Prep Time: 15 minutes
Cook Time: 35 minutes
Total Time: 55 minutes
Servings: 4 servings
Ingredients
- 4 boneless, skinless chicken thighs or chicken breasts
- 1 teaspoon fine salt, divided
- 1/2 teaspoon freshly ground black pepper
- 1 teaspoon smoked paprika
- 1 tablespoon olive oil
- 3 garlic cloves, minced
- 1 cup long-grain white rice, rinsed
- 2 cups low-sodium chicken broth
- 1/2 cup heavy cream
- 2 tablespoons Dijon mustard
- 1 tablespoon whole-grain mustard
- 1 teaspoon honey
- 1/2 teaspoon dried thyme
- 1/3 cup finely grated Parmesan cheese
- 2 tablespoons chopped fresh parsley
Instructions
- Season the chicken: Pat the chicken dry and season both sides with half the salt, the black pepper, and smoked paprika.
- Brown the chicken: Heat the olive oil in a large deep skillet over medium-high heat. Add the chicken and sear for 4 to 5 minutes per side until golden. Transfer it to a plate.
- Toast the rice: Lower the heat to medium. Add the garlic and cook for 30 seconds. Stir in the rinsed rice and cook for 1 minute so the grains are lightly coated.
- Build the sauce: Pour in the chicken broth and cream. Stir in the Dijon mustard, whole-grain mustard, honey, thyme, and remaining salt.
- Simmer everything together: Return the chicken to the skillet, nestling it into the rice. Bring the mixture to a gentle simmer, cover, and cook over low heat for 20 to 22 minutes, until the rice is tender and the chicken reaches 165°F (74°C).
- Finish the dish: Remove the skillet from the heat. Stir the Parmesan into the rice around the chicken, then rest for 5 minutes. Garnish with parsley and serve warm.
Notes
Cook the covered skillet over low heat so the rice becomes tender without burning on the bottom.
FAQ
Can I use chicken breasts instead of thighs?
Yes. Use similarly sized breasts and watch the internal temperature carefully so they do not overcook.
What kind of rice works best?
Long-grain white rice works best because it cooks evenly in the skillet and stays separate.
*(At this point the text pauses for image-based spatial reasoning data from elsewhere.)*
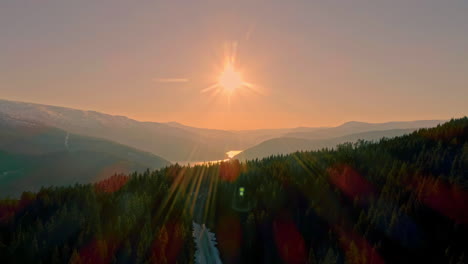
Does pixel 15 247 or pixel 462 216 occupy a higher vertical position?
pixel 462 216

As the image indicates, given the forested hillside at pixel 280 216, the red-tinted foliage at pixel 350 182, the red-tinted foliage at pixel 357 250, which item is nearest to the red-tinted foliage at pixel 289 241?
the forested hillside at pixel 280 216

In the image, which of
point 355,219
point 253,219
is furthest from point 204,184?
point 355,219

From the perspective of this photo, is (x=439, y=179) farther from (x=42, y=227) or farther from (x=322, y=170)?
(x=42, y=227)

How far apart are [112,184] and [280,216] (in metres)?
20.0

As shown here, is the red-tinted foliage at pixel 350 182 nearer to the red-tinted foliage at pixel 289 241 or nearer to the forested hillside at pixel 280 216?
the forested hillside at pixel 280 216

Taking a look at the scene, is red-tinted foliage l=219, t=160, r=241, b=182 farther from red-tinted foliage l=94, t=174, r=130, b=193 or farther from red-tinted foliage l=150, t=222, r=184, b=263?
red-tinted foliage l=150, t=222, r=184, b=263

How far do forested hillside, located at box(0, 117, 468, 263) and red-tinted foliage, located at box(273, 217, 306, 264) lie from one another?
75 millimetres

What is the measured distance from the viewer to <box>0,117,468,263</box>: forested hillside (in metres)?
18.7

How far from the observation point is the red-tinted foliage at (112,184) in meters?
32.1

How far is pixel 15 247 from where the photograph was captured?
19.1m

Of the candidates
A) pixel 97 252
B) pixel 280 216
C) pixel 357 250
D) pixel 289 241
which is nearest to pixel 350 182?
pixel 280 216

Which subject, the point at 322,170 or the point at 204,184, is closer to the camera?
the point at 322,170

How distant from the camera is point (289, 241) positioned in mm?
20969

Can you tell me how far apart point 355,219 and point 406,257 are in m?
4.44
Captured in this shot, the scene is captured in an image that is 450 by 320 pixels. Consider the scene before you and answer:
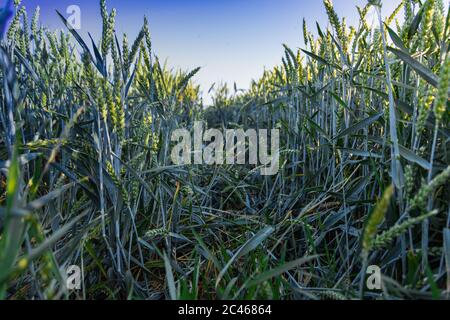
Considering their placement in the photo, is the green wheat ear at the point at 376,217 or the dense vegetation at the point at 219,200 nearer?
the green wheat ear at the point at 376,217

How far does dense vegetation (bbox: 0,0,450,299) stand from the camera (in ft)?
1.79

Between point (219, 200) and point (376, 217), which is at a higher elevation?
point (376, 217)

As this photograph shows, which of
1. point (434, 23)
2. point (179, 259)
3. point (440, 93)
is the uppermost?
point (434, 23)

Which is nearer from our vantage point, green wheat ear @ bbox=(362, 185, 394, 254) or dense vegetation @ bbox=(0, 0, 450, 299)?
green wheat ear @ bbox=(362, 185, 394, 254)

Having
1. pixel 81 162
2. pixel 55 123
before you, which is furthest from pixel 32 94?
pixel 81 162

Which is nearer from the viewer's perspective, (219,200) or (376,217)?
(376,217)

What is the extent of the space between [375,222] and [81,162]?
609 millimetres

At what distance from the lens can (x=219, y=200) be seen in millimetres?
1258

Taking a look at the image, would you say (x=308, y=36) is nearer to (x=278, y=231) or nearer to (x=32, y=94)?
(x=278, y=231)

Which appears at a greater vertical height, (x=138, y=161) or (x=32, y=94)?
(x=32, y=94)

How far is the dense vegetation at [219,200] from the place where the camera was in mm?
547

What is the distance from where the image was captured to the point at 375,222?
0.44 metres
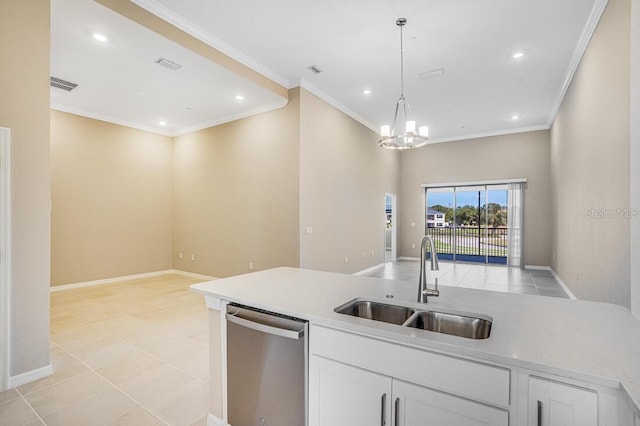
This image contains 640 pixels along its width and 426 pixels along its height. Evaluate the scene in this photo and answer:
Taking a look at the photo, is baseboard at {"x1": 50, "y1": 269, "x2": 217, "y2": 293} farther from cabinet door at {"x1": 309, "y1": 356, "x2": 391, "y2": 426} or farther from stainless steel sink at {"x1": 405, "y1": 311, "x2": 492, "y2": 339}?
stainless steel sink at {"x1": 405, "y1": 311, "x2": 492, "y2": 339}

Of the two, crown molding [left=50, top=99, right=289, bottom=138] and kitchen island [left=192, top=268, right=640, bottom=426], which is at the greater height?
crown molding [left=50, top=99, right=289, bottom=138]

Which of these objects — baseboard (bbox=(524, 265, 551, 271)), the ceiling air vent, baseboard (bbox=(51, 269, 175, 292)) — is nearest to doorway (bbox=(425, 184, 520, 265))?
baseboard (bbox=(524, 265, 551, 271))

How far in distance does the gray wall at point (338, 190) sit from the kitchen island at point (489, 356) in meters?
3.61

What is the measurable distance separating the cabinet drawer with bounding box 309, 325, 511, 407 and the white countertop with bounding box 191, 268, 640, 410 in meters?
0.04

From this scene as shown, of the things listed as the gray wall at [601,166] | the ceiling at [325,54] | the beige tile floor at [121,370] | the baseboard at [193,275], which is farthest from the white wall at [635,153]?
the baseboard at [193,275]

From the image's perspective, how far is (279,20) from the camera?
3518 millimetres

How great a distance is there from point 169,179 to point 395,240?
6493 mm

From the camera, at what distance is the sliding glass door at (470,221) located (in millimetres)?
8609

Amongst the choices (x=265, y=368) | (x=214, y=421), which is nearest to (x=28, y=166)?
(x=214, y=421)

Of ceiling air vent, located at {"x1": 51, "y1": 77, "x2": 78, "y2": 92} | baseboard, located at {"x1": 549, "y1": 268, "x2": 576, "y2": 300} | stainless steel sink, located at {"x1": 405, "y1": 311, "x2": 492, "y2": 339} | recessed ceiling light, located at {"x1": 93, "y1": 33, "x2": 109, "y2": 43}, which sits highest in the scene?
ceiling air vent, located at {"x1": 51, "y1": 77, "x2": 78, "y2": 92}

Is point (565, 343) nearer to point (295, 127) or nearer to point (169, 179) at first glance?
point (295, 127)

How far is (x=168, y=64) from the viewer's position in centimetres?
398

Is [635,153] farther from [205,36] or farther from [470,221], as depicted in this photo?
[470,221]

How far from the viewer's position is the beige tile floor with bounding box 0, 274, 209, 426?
2164 millimetres
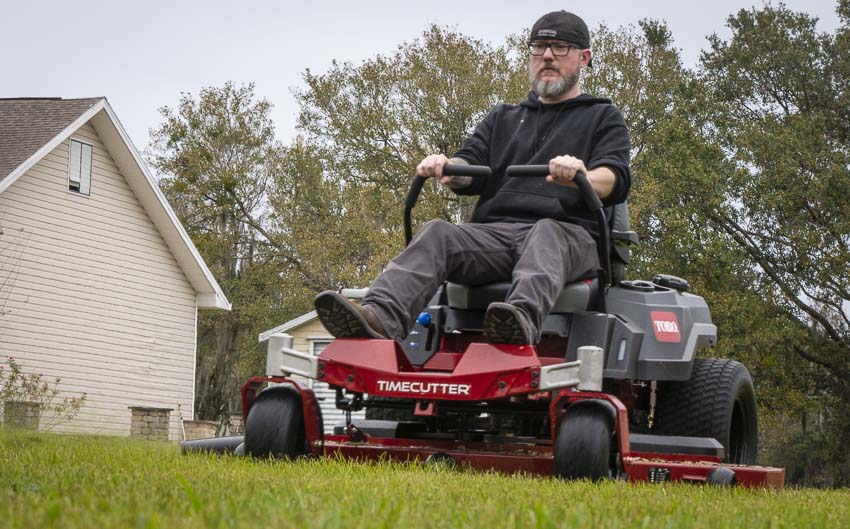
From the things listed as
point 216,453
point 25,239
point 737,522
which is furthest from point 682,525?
point 25,239

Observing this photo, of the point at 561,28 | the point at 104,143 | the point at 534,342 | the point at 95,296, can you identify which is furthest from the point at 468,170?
the point at 104,143

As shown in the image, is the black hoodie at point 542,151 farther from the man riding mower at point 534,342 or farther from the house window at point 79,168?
the house window at point 79,168

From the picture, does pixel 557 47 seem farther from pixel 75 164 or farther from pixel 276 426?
pixel 75 164

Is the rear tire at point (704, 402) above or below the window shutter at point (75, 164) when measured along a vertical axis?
below

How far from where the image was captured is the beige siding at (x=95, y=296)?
67.3ft

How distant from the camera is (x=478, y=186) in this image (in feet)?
20.1

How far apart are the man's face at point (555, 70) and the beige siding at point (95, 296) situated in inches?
603

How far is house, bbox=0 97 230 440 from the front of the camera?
67.1 feet

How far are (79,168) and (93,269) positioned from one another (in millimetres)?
1871

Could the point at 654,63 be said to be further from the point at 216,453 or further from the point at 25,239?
the point at 216,453

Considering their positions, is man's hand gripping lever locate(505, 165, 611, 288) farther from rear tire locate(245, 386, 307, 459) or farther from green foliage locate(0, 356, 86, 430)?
green foliage locate(0, 356, 86, 430)

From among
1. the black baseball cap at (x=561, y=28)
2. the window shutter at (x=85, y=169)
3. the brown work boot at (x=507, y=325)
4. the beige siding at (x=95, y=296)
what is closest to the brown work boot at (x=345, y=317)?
the brown work boot at (x=507, y=325)

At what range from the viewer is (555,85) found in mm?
6129

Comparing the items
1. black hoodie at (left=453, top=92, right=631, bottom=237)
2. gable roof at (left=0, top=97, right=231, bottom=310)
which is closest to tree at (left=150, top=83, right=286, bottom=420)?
gable roof at (left=0, top=97, right=231, bottom=310)
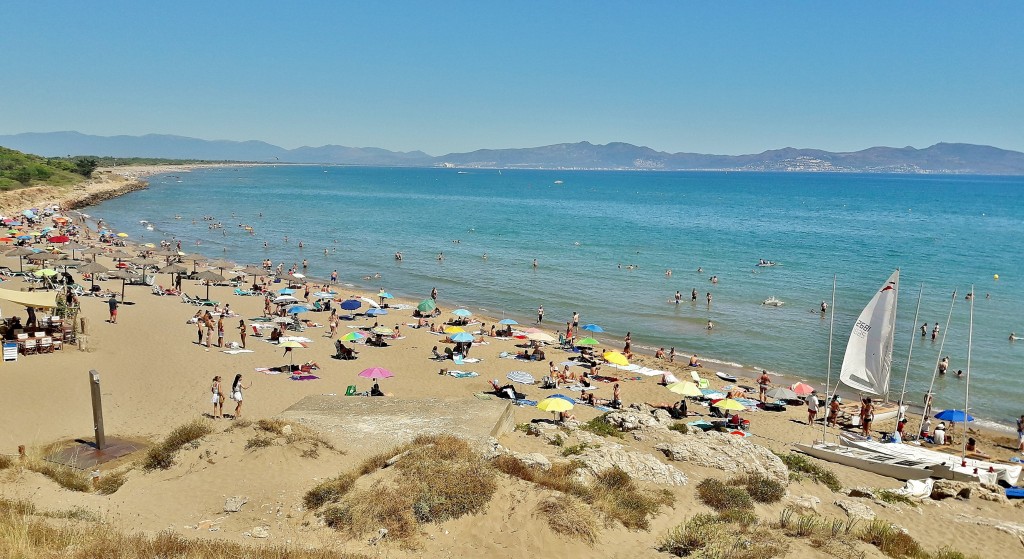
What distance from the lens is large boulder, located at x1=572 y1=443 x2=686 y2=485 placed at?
12062mm

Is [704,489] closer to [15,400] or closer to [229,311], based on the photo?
[15,400]

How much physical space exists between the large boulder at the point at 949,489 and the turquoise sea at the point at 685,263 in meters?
8.19

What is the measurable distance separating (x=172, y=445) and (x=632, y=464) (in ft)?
27.8

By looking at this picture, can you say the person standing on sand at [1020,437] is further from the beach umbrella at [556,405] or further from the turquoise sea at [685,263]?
the beach umbrella at [556,405]

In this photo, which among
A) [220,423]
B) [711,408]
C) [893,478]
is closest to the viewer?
[220,423]

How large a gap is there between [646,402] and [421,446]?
12.3 meters

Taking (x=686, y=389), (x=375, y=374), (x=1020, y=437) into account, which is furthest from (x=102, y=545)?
(x=1020, y=437)

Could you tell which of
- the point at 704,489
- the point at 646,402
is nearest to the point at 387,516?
the point at 704,489

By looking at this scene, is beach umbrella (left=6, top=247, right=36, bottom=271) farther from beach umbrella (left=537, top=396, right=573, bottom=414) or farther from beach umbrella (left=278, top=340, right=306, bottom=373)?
beach umbrella (left=537, top=396, right=573, bottom=414)

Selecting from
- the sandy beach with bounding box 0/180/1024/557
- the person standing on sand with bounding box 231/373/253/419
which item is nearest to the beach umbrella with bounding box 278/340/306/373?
the sandy beach with bounding box 0/180/1024/557

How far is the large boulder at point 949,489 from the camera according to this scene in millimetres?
15148

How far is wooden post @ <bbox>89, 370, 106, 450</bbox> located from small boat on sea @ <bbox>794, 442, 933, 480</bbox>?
1677cm

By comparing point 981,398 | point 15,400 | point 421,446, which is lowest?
point 981,398

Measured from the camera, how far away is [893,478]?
53.7 feet
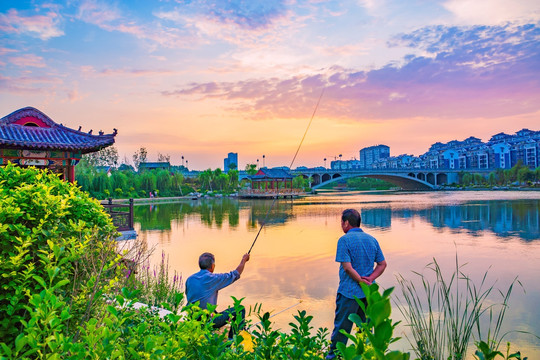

Can I make this without heavy cream?
Yes. Half-and-half or evaporated milk can work, though the sauce will be slightly lighter.
Why is my rice still firm?
The pan may need a little more liquid or cooking time. Add a splash of broth, cover, and cook for a few more minutes.
Is the mustard flavor strong?
The sauce is savory and gently tangy rather than sharply mustard-heavy because the cream and Parmesan balance it.
Can I add vegetables?
Yes. Mushrooms, spinach, peas, or broccoli are all good additions.
One-Pan Creamy Mustard Chicken and Rice is the sort of practical comfort food that earns a repeat place in the dinner rotation. It is creamy, savory, filling, and simple enough to make without turning the evening into a major cooking project.